According to the US National Weather Service, there is already major flooding along the Red River at Drayton, N.D.

The American weather service has also issued a flood warning for areas along the Red near the North Dakota cities of Fargo and Grand Forks, up to Pembina on the Canada-U.S. border.

The Red River at Pembina was expected to crest at 50.5 feet some time on April 20.

The flood was expected to remain steady at crest levels until the end of the week of April 20, when the river was expected to start dropping slowly.

In most years southern Manitoba endures at least some spring flooding from the Red River and the Assiniboine River. Some years it is more than just “some.”

Manitobans have been enduring major floods since the early 1800s.
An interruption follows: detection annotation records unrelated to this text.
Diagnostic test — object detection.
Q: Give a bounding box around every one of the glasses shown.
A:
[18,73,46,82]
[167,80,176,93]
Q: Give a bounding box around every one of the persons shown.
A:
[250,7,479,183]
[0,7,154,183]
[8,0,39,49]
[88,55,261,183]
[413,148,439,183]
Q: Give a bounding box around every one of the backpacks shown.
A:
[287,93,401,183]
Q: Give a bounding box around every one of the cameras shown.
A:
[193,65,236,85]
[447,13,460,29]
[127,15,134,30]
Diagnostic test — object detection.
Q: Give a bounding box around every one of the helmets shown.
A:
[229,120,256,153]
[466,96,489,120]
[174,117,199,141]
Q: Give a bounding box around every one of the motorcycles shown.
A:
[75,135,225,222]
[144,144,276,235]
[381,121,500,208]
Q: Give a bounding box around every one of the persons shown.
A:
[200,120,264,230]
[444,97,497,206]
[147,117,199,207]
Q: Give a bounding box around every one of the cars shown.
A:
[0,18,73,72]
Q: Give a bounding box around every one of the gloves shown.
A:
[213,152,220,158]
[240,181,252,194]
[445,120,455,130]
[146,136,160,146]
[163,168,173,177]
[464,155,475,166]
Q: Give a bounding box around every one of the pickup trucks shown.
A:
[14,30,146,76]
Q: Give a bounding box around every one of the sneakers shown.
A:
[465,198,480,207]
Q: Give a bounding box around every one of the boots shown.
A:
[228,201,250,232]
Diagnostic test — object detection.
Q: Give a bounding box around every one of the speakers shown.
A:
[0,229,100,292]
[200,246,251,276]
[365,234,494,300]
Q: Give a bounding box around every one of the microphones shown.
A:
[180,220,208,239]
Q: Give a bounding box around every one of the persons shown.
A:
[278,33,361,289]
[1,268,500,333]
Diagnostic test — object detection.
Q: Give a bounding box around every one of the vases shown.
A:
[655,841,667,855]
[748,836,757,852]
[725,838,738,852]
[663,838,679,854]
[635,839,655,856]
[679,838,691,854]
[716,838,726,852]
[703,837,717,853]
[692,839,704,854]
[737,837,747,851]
In the past 70 years, floods in 1950, 1997, 2009 and 2011 have caused serious damage.

For example, in the spring of 1950, 100,000 Winnipeggers (one- third of the city’s population at the time) were evacuated from their homes.

Approximately 10,000 homes were destroyed and 5,000 buildings were damaged.

Total damage was estimated at $1 billion in current dollars.

The “flood of the century” in April-May 1997 was the most severe in the Red River valley since 1852.

It took more than 7,000 military personnel over one month to keep flood damage down and to relocate 25,000 evacuees.

At the same time, Manitoba’s flood-fighting efforts have improved greatly over the years and have significantly reduced both the number of evacuations and the amount of damage caused by the floods.

One of the most important of these flood protection measures is the Red River Floodway, which protects Winnipeg.

The original floodway was built between 1962 and 1968 and cost $63 million.

At the time, excavation of the floodway channel was the second largest earth moving project in the world (after the Panama Canal) and larger than the Suez Canal dig.

Since it was built the floodway has prevented tens of billions of dollars in flood damage in Winnipeg.

The system was expanded after the 1997 flood and now protects the city from a one-in-700-year flood.

In 2020, preparations for a possible flood were complicated by the almost simultaneous arrival of more bad news in the form of the COVID-19 pandemic.

To make life interesting for sandbaggers and others who are needed to keep the waters of the Red at bay, the provincial government’s Manitoba Infrastructure has added some precautions to normal sandbag and water-filled barrier procedures.

In addition to the ubiquitous six-feet social distancing rule, they include

  • availability of adequate hand washing and washroom facilities;
  • regular disinfecting of surfaces; and
  • use of appropriate personal protective equipment.

There are also COVID-19-related government restrictions on filling sandbags, constructing dikes both small and large and installing water-filled barriers.

The City of Winnipeg is also, in its own words, “balancing the health, safety and well-being of our employees.”

Said city spokesman Adam Campbell, “Our emergency operations centre is actively engaged in our response to COVID-19… the same is true of flood preparations, including safe-work procedures for the production of sandbags and the building of sandbag dikes.

“Crews are following safe work procedures and are following the province’s social distancing protocols.”

Downriver, in the town of Morris, MB, Mayor Scott Crick says logistical constraints caused by COVID-19 haven’t affected his community.

“The majority of work done for the dike and [building ramp access] into the town is done with heavy equipment and does not resemble other types of close-contact work that people associate with flood-fighting, such as sandbagging or manning pumps,” Crick said.